Il blitz
"Correva armato verso la polizia": perché le teste di cuoio tedesche hanno abbattuto Ballout
Nessuna resa per l'islamista ventunenne già noto all'intelligence che ha costretto le forze di sicurezza a sparare per fermare la sua furia omicida
La caccia all’uomo si è conclusa in un lembo di verde alla periferia occidentale di Berlino, trasformando Spandau nel teatro dell’epilogo di una notte di puro terrore. Abdul Ballout, il ventunenne sospettato di aver seminato morte e panico tra i partecipanti al Christopher Street Day, è stato ucciso dal fuoco della polizia tedesca.
A meno di 24 ore dal brutale assalto, l’operazione è sfociata nell’uso delle armi. Ma come si è arrivati a un esito tanto estremo e perché gli agenti hanno sparato?

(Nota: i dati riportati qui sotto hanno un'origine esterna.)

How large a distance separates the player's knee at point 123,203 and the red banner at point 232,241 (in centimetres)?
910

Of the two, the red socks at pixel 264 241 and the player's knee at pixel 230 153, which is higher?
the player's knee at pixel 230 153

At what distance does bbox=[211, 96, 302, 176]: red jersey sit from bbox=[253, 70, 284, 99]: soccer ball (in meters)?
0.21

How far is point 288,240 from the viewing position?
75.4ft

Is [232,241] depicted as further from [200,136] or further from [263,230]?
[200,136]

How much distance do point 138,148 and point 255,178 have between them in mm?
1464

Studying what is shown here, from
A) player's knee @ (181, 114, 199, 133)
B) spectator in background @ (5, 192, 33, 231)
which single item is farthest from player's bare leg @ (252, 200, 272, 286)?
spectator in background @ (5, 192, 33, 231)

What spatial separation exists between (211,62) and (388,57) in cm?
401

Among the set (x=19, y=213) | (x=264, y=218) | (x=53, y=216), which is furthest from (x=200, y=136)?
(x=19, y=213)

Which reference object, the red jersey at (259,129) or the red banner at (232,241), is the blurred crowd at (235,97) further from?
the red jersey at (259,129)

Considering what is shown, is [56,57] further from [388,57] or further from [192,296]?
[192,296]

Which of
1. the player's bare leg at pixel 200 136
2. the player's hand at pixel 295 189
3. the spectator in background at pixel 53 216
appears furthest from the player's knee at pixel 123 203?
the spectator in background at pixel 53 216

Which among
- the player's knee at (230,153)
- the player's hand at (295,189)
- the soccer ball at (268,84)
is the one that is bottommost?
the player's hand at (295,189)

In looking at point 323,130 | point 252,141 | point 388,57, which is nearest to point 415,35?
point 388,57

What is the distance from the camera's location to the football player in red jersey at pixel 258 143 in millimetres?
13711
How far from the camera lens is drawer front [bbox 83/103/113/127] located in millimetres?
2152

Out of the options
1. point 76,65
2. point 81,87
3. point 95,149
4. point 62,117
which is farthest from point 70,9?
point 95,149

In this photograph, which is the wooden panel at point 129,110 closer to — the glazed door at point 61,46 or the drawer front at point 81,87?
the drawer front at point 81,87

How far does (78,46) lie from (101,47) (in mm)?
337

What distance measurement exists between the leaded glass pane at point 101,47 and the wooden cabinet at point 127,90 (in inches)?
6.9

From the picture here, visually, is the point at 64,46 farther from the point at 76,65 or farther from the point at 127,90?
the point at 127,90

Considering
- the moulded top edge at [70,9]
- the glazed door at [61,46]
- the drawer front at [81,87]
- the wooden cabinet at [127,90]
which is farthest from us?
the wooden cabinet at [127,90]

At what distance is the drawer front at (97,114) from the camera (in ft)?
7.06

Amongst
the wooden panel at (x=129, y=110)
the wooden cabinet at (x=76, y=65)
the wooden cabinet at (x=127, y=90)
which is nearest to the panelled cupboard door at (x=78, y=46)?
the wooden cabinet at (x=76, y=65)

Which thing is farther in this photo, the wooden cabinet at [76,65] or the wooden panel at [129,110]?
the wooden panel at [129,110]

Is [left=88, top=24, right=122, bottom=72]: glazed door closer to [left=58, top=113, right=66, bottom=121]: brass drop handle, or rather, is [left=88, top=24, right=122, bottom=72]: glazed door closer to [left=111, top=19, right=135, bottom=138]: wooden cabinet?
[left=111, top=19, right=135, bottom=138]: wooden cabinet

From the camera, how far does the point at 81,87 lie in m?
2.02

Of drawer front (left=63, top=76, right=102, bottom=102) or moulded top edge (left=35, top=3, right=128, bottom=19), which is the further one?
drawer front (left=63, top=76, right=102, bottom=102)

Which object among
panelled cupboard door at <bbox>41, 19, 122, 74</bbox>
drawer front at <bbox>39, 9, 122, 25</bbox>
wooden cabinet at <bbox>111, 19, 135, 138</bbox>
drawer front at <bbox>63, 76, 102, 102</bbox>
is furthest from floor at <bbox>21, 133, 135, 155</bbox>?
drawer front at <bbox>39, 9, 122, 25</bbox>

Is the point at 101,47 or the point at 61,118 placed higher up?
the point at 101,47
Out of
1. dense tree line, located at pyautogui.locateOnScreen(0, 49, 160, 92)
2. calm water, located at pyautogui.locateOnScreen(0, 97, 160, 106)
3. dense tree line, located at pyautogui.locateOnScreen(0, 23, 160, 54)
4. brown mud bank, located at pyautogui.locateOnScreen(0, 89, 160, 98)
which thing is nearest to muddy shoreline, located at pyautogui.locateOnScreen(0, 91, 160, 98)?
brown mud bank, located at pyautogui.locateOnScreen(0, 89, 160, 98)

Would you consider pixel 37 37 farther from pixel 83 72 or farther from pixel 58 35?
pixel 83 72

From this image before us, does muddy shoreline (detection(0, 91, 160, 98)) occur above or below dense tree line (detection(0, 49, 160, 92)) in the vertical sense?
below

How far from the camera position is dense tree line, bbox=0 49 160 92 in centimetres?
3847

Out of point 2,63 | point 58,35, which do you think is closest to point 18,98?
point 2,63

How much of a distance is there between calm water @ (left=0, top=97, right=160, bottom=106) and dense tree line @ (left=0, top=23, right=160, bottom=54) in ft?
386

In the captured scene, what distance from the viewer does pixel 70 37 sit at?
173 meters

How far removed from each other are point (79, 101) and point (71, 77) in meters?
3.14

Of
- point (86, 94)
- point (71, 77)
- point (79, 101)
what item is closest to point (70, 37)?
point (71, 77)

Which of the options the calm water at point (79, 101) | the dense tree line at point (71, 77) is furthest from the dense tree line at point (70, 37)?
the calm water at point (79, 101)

Nach dem islamistischen Terroranschlag am Rande des CSD in Berlin ist der mutmaßliche Attentäter Abdul Rahman Ballout bei einem SEK-Einsatz in einer Gartenlaube im Berliner Bezirk Spandau erschossen worden. pic.twitter.com/sdppdSI7S1
— NIUS (@niusde_) July 26, 2026
Secondo la ricostruzione ufficiale, il giovane, braccato da centinaia di uomini delle forze dell’ordine dopo la strage nell’area del Tiergarten, è stato individuato in un giardino di Spandau. Accerchiato, ha scartato subito l’ipotesi di arrendersi. Stando a quanto comunicato dalla polizia e rilanciato dai media internazionali, non si è consegnato: al contrario, si è mosso in modo minaccioso verso i poliziotti, impugnando “uno strumento affilato”. Quel gesto offensivo ha fatto scattare la risposta armata.

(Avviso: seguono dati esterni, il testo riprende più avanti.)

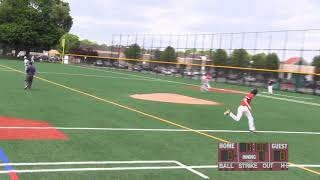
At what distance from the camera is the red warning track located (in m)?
13.3

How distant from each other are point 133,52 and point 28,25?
20844mm

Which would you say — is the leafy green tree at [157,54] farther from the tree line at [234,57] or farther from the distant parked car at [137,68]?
the distant parked car at [137,68]

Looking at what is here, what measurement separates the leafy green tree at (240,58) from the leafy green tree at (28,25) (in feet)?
134

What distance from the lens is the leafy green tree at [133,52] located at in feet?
240

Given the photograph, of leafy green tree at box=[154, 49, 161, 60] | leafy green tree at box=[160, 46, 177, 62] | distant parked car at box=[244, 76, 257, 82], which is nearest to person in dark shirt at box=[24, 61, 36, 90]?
distant parked car at box=[244, 76, 257, 82]

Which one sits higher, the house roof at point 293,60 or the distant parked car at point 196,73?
the house roof at point 293,60

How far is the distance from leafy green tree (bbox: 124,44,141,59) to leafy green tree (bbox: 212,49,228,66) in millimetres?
17466

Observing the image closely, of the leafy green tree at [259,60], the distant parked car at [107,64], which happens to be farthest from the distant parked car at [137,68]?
the leafy green tree at [259,60]

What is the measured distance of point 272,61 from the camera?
49562 mm

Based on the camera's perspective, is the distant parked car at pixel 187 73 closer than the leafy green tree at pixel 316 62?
No

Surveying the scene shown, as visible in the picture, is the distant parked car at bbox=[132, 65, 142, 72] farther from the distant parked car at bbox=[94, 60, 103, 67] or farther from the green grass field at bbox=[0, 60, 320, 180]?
the green grass field at bbox=[0, 60, 320, 180]

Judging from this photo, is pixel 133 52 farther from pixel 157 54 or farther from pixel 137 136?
pixel 137 136

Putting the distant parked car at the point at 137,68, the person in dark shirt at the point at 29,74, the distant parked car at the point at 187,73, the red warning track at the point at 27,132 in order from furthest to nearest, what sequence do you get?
1. the distant parked car at the point at 137,68
2. the distant parked car at the point at 187,73
3. the person in dark shirt at the point at 29,74
4. the red warning track at the point at 27,132
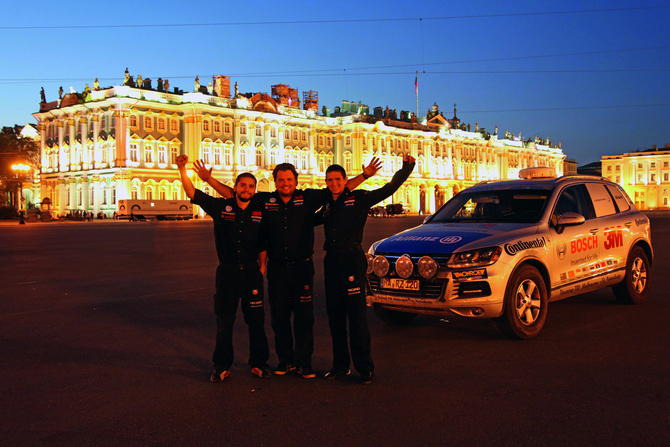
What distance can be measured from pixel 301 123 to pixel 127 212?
86.6 feet

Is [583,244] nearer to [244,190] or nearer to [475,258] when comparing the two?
[475,258]

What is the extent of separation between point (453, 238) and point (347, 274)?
184 centimetres

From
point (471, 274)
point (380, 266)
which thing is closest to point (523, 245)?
point (471, 274)

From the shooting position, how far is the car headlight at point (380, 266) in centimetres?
615

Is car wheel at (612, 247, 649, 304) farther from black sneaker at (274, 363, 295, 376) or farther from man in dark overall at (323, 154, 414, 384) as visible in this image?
black sneaker at (274, 363, 295, 376)

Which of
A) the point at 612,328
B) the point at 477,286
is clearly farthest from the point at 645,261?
the point at 477,286

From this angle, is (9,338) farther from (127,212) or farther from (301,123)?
(301,123)

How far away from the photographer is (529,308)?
615 centimetres

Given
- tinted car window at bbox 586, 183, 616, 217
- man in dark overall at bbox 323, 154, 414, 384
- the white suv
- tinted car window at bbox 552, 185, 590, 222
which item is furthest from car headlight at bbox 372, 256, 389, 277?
tinted car window at bbox 586, 183, 616, 217

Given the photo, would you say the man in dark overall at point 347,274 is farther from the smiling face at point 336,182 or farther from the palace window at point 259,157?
the palace window at point 259,157

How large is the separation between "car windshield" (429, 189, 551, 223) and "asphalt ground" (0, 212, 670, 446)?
1.20 m

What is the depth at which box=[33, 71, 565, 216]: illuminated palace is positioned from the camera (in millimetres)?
61906

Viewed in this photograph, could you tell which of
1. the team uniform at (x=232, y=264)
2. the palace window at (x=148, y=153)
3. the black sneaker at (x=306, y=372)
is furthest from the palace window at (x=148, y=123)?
the black sneaker at (x=306, y=372)

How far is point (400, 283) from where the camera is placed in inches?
239
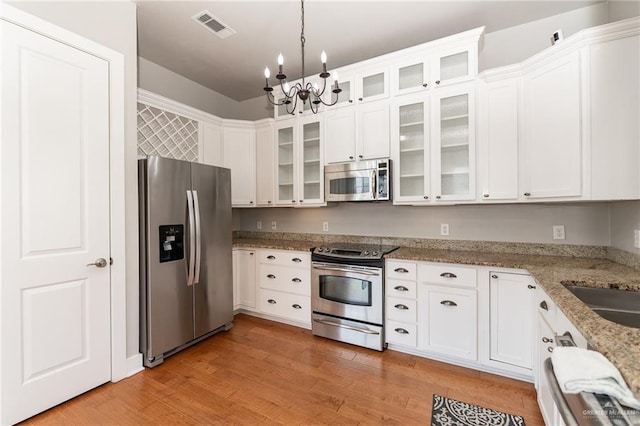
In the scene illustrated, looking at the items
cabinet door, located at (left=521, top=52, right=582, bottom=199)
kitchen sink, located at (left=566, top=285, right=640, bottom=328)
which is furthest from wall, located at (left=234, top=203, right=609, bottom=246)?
kitchen sink, located at (left=566, top=285, right=640, bottom=328)

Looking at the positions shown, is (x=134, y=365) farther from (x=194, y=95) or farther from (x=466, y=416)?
(x=194, y=95)

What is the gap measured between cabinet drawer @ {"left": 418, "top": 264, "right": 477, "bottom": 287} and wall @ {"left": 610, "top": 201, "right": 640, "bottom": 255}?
1002mm

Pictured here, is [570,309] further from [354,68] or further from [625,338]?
[354,68]

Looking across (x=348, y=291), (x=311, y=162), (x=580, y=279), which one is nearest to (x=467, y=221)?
(x=580, y=279)

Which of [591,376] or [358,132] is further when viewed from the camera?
[358,132]

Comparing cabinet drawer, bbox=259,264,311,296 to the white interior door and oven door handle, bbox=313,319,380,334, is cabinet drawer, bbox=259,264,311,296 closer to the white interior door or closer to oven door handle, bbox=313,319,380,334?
oven door handle, bbox=313,319,380,334

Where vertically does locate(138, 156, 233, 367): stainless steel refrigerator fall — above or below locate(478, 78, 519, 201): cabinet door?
below

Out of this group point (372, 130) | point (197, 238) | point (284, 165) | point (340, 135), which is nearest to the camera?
point (197, 238)

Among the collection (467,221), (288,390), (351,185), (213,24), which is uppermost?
(213,24)

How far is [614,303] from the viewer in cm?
156

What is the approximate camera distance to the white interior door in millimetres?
1728

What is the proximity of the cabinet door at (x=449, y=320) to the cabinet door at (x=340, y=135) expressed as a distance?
1535 millimetres

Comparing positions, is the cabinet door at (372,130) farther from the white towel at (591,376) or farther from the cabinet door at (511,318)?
the white towel at (591,376)

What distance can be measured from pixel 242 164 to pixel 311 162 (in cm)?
97
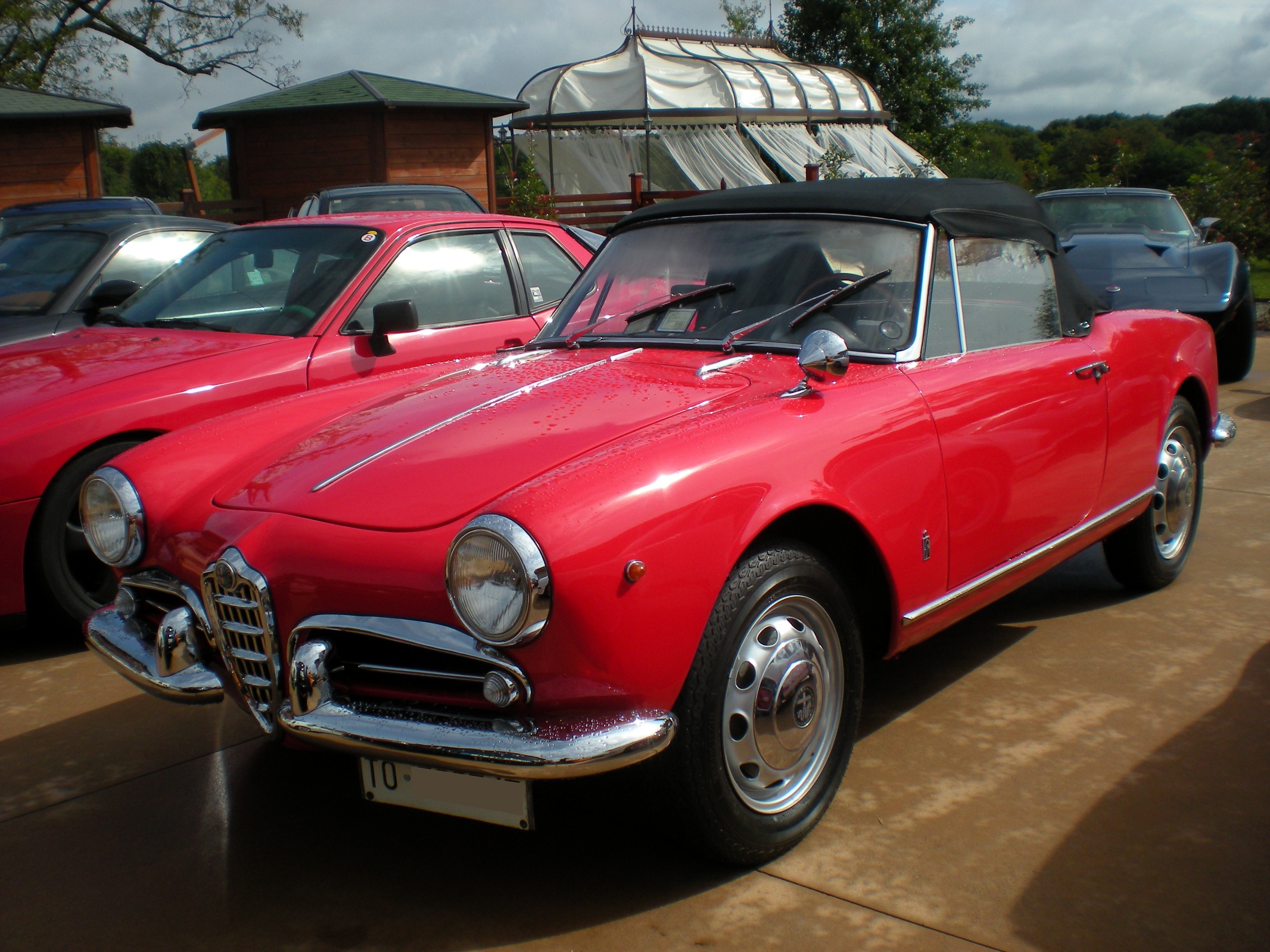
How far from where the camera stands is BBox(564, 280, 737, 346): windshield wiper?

Come previsto in Germania per ogni impiego mortale delle armi da parte delle forze dell’ordine, è stata avviata senza indugio un’indagine interna e giudiziaria per ricostruire nel dettaglio la sequenza degli eventi, sebbene il quadro appaia già definito. La pericolosità del sospetto non era ignota, circostanza che può aver innalzato la tensione nella fase dell’accerchiamento.

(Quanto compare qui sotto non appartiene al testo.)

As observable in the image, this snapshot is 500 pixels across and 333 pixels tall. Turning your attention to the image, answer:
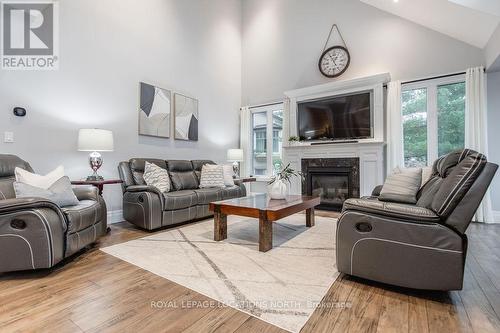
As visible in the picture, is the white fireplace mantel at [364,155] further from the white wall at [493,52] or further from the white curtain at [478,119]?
the white wall at [493,52]

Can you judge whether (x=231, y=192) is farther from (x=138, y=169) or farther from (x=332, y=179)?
(x=332, y=179)

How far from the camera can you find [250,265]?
7.02 feet

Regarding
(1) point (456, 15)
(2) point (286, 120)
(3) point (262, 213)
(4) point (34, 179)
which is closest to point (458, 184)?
(3) point (262, 213)

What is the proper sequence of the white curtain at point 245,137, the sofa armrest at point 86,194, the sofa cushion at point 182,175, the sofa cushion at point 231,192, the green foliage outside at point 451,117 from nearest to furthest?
the sofa armrest at point 86,194 → the green foliage outside at point 451,117 → the sofa cushion at point 182,175 → the sofa cushion at point 231,192 → the white curtain at point 245,137

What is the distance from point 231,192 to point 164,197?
1.32 m

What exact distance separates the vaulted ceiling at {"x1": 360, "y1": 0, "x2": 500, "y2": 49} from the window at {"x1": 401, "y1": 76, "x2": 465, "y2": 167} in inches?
25.2

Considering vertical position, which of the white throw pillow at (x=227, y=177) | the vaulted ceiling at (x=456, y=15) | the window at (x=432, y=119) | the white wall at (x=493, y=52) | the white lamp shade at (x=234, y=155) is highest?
the vaulted ceiling at (x=456, y=15)

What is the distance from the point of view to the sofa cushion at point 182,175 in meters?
4.03

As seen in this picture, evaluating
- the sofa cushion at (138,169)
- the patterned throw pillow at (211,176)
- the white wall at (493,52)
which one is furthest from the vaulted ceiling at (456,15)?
the sofa cushion at (138,169)

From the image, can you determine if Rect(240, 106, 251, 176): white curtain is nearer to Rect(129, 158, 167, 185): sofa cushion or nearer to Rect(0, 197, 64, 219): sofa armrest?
Rect(129, 158, 167, 185): sofa cushion

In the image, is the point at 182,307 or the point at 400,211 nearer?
the point at 182,307

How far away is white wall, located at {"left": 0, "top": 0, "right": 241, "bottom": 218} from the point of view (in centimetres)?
314

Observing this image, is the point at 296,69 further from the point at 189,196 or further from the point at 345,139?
the point at 189,196

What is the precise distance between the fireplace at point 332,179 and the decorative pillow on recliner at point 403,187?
1.64 meters
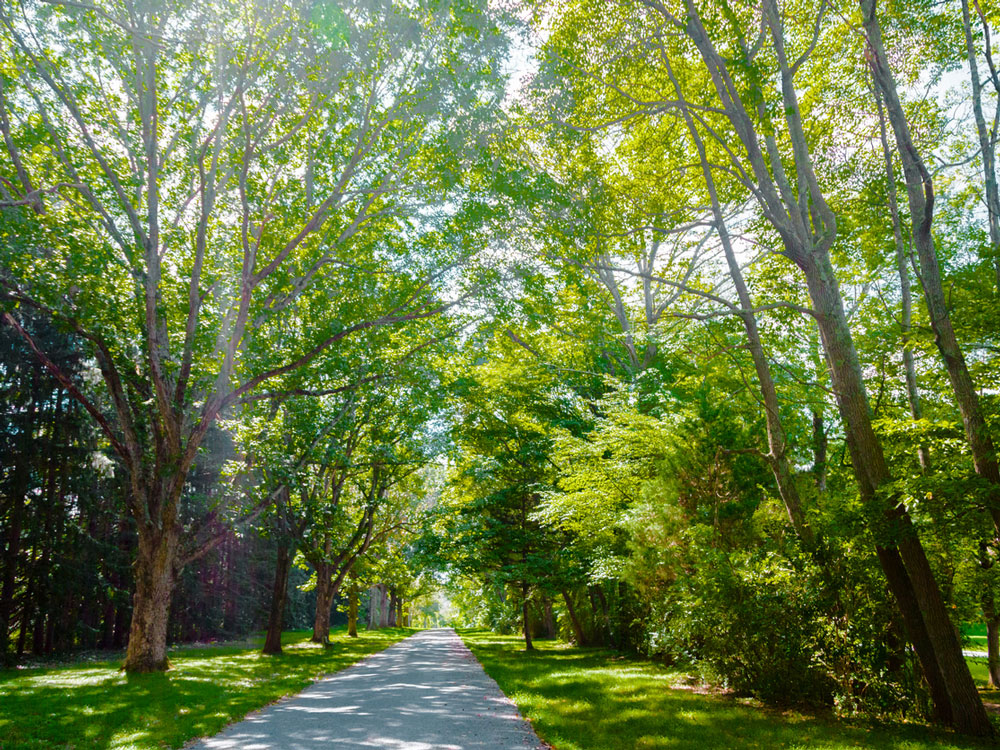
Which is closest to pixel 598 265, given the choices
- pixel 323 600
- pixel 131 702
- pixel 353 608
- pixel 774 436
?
pixel 774 436

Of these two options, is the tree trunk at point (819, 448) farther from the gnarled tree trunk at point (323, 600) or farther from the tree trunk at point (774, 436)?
the gnarled tree trunk at point (323, 600)

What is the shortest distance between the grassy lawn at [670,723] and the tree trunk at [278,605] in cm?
1211

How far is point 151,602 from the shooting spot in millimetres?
12422

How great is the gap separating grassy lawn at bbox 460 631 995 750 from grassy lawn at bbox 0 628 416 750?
13.5 ft

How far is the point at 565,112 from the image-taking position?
32.2 feet

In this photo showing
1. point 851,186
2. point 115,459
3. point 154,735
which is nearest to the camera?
point 154,735

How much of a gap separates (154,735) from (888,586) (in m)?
8.92

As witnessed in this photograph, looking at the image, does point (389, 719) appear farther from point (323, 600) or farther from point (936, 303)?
point (323, 600)

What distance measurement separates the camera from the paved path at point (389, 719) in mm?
6066

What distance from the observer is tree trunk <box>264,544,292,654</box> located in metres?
19.6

Cittadino tedesco, cresciuto a Berlino e di origini libanesi, descritto di corporatura esile ma alto circa un metro e novanta, Ballout era ritenuto vicino agli ambienti islamisti della capitale. A suo carico risultavano procedimenti per lesioni ed estorsione risalenti al 2022 e, soprattutto, una recentissima condanna del maggio 2026: un anno e dieci mesi (con rito minorile) per la preparazione di un grave atto di violenza sovversiva contro lo Stato. Secondo alcune fonti, aveva persino tentato di unirsi alle milizie dell’Isis. Le unità speciali intervenute a Spandau sapevano dunque di avere di fronte un estremista disposto a tutto.